SLURM
SLURM
Overview
SLURM (Simple Linux Utility for Resource Management) is an open-source job scheduler and workload manager designed for high-performance computing (HPC) environments. It manages compute resources, schedules jobs, and provides a framework for parallel and distributed computing. SLURM is widely used in datacenters, research institutions, and enterprise environments to efficiently allocate computing resources among multiple users and applications.
Key Concepts
Job Scheduling
SLURM manages the allocation of compute resources (nodes, CPUs, GPUs, memory) to user jobs.

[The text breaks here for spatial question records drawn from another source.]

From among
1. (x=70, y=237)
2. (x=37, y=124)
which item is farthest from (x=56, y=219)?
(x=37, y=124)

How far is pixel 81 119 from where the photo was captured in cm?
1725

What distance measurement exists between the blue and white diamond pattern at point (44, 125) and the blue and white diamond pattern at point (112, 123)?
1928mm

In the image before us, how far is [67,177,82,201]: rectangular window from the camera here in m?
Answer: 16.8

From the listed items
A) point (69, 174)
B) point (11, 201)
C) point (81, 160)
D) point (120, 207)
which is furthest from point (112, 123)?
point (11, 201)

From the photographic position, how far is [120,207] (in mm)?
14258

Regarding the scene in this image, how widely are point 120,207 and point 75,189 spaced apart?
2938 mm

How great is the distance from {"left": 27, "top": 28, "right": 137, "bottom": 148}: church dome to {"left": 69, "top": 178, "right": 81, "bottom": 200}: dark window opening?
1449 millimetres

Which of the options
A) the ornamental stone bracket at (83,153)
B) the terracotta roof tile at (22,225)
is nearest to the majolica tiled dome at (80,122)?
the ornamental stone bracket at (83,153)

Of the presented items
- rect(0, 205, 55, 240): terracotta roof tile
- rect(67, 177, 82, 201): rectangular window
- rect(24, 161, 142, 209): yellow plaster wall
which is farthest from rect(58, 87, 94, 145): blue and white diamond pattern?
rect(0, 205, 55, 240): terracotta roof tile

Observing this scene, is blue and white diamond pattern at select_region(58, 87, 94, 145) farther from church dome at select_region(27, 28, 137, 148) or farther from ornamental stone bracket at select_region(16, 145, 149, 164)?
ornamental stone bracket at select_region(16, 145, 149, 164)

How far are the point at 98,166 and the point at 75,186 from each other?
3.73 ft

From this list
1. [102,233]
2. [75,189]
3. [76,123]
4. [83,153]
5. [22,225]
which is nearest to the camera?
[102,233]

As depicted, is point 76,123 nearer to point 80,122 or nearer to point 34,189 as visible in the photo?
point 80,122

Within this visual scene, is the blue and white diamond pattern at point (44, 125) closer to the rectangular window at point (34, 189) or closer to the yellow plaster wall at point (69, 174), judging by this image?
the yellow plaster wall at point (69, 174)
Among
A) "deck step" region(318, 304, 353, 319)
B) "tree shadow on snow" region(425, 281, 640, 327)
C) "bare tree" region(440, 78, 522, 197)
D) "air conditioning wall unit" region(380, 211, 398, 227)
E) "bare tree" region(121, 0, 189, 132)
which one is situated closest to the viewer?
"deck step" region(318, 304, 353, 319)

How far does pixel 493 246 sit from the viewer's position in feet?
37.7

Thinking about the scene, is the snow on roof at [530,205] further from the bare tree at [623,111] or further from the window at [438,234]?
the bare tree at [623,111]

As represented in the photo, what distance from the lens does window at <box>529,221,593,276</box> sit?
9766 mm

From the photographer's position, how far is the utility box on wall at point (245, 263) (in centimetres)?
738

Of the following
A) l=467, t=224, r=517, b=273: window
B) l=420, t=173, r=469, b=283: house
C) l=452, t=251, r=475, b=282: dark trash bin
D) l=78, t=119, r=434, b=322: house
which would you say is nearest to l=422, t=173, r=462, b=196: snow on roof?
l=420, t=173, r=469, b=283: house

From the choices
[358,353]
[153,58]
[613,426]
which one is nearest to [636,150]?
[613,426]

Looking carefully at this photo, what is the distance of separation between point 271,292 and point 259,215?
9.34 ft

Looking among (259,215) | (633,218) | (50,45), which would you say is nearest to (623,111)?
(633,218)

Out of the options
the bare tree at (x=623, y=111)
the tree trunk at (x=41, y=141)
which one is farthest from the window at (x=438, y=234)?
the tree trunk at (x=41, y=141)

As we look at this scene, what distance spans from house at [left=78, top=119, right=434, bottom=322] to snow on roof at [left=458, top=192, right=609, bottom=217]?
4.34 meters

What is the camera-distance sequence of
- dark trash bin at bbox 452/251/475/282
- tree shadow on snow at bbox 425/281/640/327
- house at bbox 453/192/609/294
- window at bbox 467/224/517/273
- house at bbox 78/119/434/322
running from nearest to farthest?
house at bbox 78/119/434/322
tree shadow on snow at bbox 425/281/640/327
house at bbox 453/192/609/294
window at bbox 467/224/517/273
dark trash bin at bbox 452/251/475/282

It provides:
- Job queuing - Jobs wait in queues until resources become available
- Resource allocation - Automatic assignment of compute nodes and resources
- Job prioritization - Fair-share scheduling based on user quotas and priorities
- Preemption - Ability to suspend or terminate lower-priority jobs for higher-priority ones
Resource Management
SLURM tracks and manages:
- Compute nodes - Individual servers in the cluster
- Partitions - Logical groupings of nodes (e.g., “gpu”, “cpu-only”, “debug”)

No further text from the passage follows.